[Date Prev][Date Next][Thread Prev][Thread Next]
[Date Index]
[Thread Index]
- Subject: Re: HTML Parser Recommendation
- From: William Ahern <william@...>
- Date: Fri, 24 May 2013 18:19:17 -0700
On Sat, May 25, 2013 at 02:30:13AM +0200, Pierre-Yves G??rardy wrote:
> On Sat, May 25, 2013 at 2:08 AM, William Ahern
> <william@25thandclement.com> wrote:
> > I'm confident that it can't
> > be done with LPeg, not if you want to be fully standards compliant and
> > handle pathological cases, such as spammers might abuse.
>
> Even if you use match-time captures? If I understand properly, they
> make LPeg Turing complete.
>
It might be theoretically feasible, but I'll believe it when I see it. It's
far easier to use Lua to write a traditional lexer and parser for HTML5. The
specification literally describes a straightforward state machine (multiple
machines, actually), and the easiest way to ensure you're compliant is to
write your code similarly.
The complexity goes far beyond handling tag closure. HTML5 describes
placement of syntactically correct but wrongly nested tags.

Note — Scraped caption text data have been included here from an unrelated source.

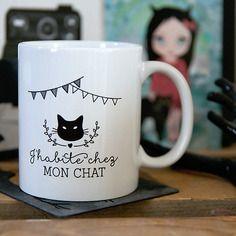 Le mug j'habite chez mon chat personnalisable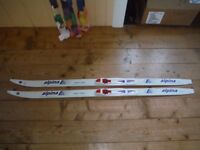 Child's cross country skis 130cm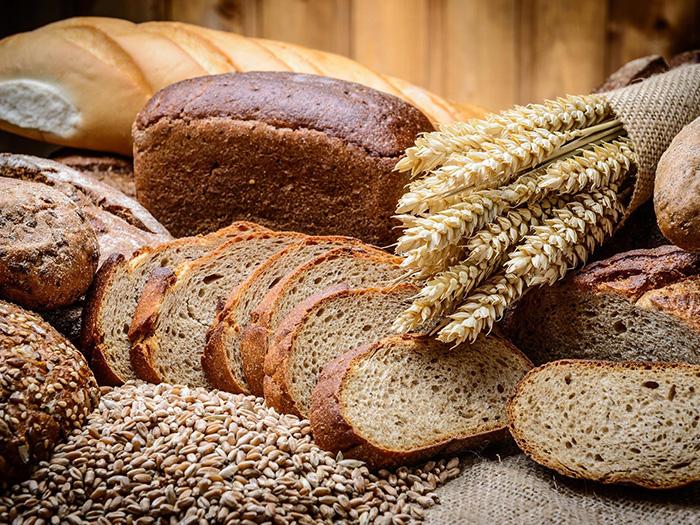 Черный хлеб и злаки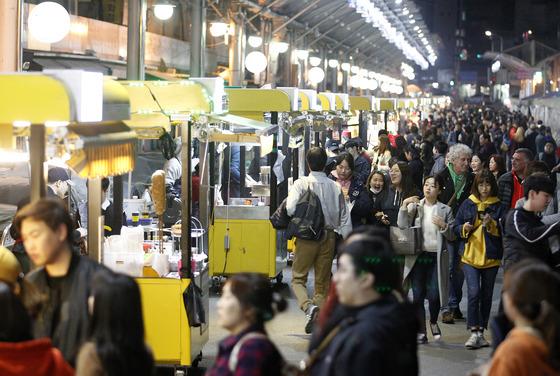 대구 서문시장 야시장을 찾은 시민들로 시장이 붐비고 있다.프리랜서 공정식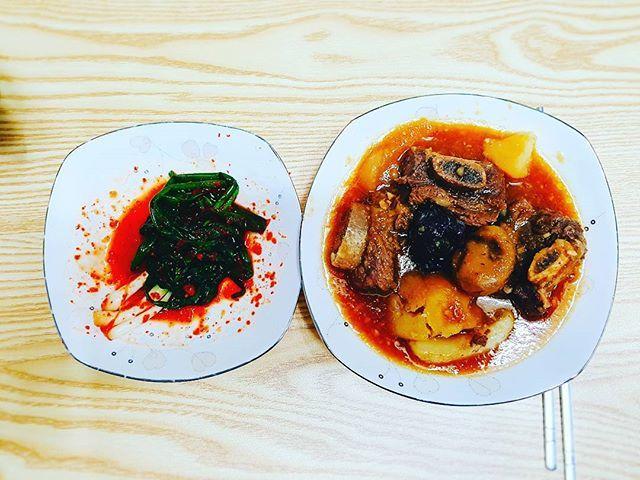 2016.10.14 - •Braised short ribs •Green Onion Kimchi - *Braised short ribs is considered as luxury food in Korea. - #dailykfood #daily #korean #korea #food #kfood #foodie #foodporn #instafood #eatstagram #foodstagrams #yummy  #한식 #한국음식 #매일반찬 #오늘반찬 #갈비찜 #파김치 #먹스타그램 #냠스타그램 #맛있다그램 #맛스타그램 #푸드스타그램 #일상스타그램 #먹방  Yummery - best recipes. Follow Us! #foodporn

Imagine a
scenario of nested mis-nested tags; a pure LPeg parser would just be a
nightmare of dynamic matching and capture manipulation, and so not worth the
effort.
LPeg might practically get you 80% of the way there, though. That's good
enough for most people, especially because most sites will rarely encounter
or be required to handle all the egregious cases.